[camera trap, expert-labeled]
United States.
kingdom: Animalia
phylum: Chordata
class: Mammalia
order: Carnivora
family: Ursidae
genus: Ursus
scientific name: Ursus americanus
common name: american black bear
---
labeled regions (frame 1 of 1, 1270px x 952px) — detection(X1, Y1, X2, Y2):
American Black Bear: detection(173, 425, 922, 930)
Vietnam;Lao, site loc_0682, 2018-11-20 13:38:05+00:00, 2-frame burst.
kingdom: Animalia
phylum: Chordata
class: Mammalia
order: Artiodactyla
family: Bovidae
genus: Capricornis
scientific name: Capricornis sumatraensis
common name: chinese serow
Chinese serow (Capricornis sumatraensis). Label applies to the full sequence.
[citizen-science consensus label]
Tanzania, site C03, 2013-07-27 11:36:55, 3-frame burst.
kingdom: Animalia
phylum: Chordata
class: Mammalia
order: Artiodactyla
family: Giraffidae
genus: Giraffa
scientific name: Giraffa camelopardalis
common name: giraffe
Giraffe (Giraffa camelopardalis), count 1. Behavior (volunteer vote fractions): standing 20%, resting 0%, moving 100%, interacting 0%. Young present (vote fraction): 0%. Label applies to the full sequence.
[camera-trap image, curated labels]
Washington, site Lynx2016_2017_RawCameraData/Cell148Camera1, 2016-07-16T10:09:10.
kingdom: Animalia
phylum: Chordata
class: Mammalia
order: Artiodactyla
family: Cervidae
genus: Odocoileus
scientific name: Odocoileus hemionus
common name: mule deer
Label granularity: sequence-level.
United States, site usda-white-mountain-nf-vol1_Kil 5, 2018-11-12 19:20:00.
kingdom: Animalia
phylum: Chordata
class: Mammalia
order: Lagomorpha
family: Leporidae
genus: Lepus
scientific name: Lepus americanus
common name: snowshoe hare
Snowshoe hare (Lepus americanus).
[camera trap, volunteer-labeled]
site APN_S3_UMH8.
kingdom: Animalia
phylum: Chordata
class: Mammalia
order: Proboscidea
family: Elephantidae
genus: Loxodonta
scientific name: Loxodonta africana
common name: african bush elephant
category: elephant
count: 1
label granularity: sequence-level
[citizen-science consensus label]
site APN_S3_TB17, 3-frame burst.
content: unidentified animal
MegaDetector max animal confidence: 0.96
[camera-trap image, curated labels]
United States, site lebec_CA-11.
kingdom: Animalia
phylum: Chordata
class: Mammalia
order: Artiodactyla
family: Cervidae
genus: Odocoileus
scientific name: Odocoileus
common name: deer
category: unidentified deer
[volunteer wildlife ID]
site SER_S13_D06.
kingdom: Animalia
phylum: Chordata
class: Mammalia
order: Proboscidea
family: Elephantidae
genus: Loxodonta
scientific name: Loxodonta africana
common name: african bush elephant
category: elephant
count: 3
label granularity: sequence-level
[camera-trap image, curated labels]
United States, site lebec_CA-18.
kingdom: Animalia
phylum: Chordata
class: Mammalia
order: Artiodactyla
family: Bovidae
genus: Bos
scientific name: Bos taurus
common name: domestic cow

....

HOW TO COMPLETE THIS TASK: Using the data above, repeat every line exactly.

REPLY:
[camera trap, expert-labeled]
United States.
kingdom: Animalia
phylum: Chordata
class: Mammalia
order: Carnivora
family: Ursidae
genus: Ursus
scientific name: Ursus americanus
common name: american black bear
---
labeled regions (frame 1 of 1, 1270px x 952px) — detection(X1, Y1, X2, Y2):
American Black Bear: detection(173, 425, 922, 930)
Vietnam;Lao, site loc_0682, 2018-11-20 13:38:05+00:00, 2-frame burst.
kingdom: Animalia
phylum: Chordata
class: Mammalia
order: Artiodactyla
family: Bovidae
genus: Capricornis
scientific name: Capricornis sumatraensis
common name: chinese serow
Chinese serow (Capricornis sumatraensis). Label applies to the full sequence.
[citizen-science consensus label]
Tanzania, site C03, 2013-07-27 11:36:55, 3-frame burst.
kingdom: Animalia
phylum: Chordata
class: Mammalia
order: Artiodactyla
family: Giraffidae
genus: Giraffa
scientific name: Giraffa camelopardalis
common name: giraffe
Giraffe (Giraffa camelopardalis), count 1. Behavior (volunteer vote fractions): standing 20%, resting 0%, moving 100%, interacting 0%. Young present (vote fraction): 0%. Label applies to the full sequence.
[camera-trap image, curated labels]
Washington, site Lynx2016_2017_RawCameraData/Cell148Camera1, 2016-07-16T10:09:10.
kingdom: Animalia
phylum: Chordata
class: Mammalia
order: Artiodactyla
family: Cervidae
genus: Odocoileus
scientific name: Odocoileus hemionus
common name: mule deer
Label granularity: sequence-level.
United States, site usda-white-mountain-nf-vol1_Kil 5, 2018-11-12 19:20:00.
kingdom: Animalia
phylum: Chordata
class: Mammalia
order: Lagomorpha
family: Leporidae
genus: Lepus
scientific name: Lepus americanus
common name: snowshoe hare
Snowshoe hare (Lepus americanus).
[camera trap, volunteer-labeled]
site APN_S3_UMH8.
kingdom: Animalia
phylum: Chordata
class: Mammalia
order: Proboscidea
family: Elephantidae
genus: Loxodonta
scientific name: Loxodonta africana
common name: african bush elephant
category: elephant
count: 1
label granularity: sequence-level
[citizen-science consensus label]
site APN_S3_TB17, 3-frame burst.
content: unidentified animal
MegaDetector max animal confidence: 0.96
[camera-trap image, curated labels]
United States, site lebec_CA-11.
kingdom: Animalia
phylum: Chordata
class: Mammalia
order: Artiodactyla
family: Cervidae
genus: Odocoileus
scientific name: Odocoileus
common name: deer
category: unidentified deer
[volunteer wildlife ID]
site SER_S13_D06.
kingdom: Animalia
phylum: Chordata
class: Mammalia
order: Proboscidea
family: Elephantidae
genus: Loxodonta
scientific name: Loxodonta africana
common name: african bush elephant
category: elephant
count: 3
label granularity: sequence-level
[camera-trap image, curated labels]
United States, site lebec_CA-18.
kingdom: Animalia
phylum: Chordata
class: Mammalia
order: Artiodactyla
family: Bovidae
genus: Bos
scientific name: Bos taurus
common name: domestic cow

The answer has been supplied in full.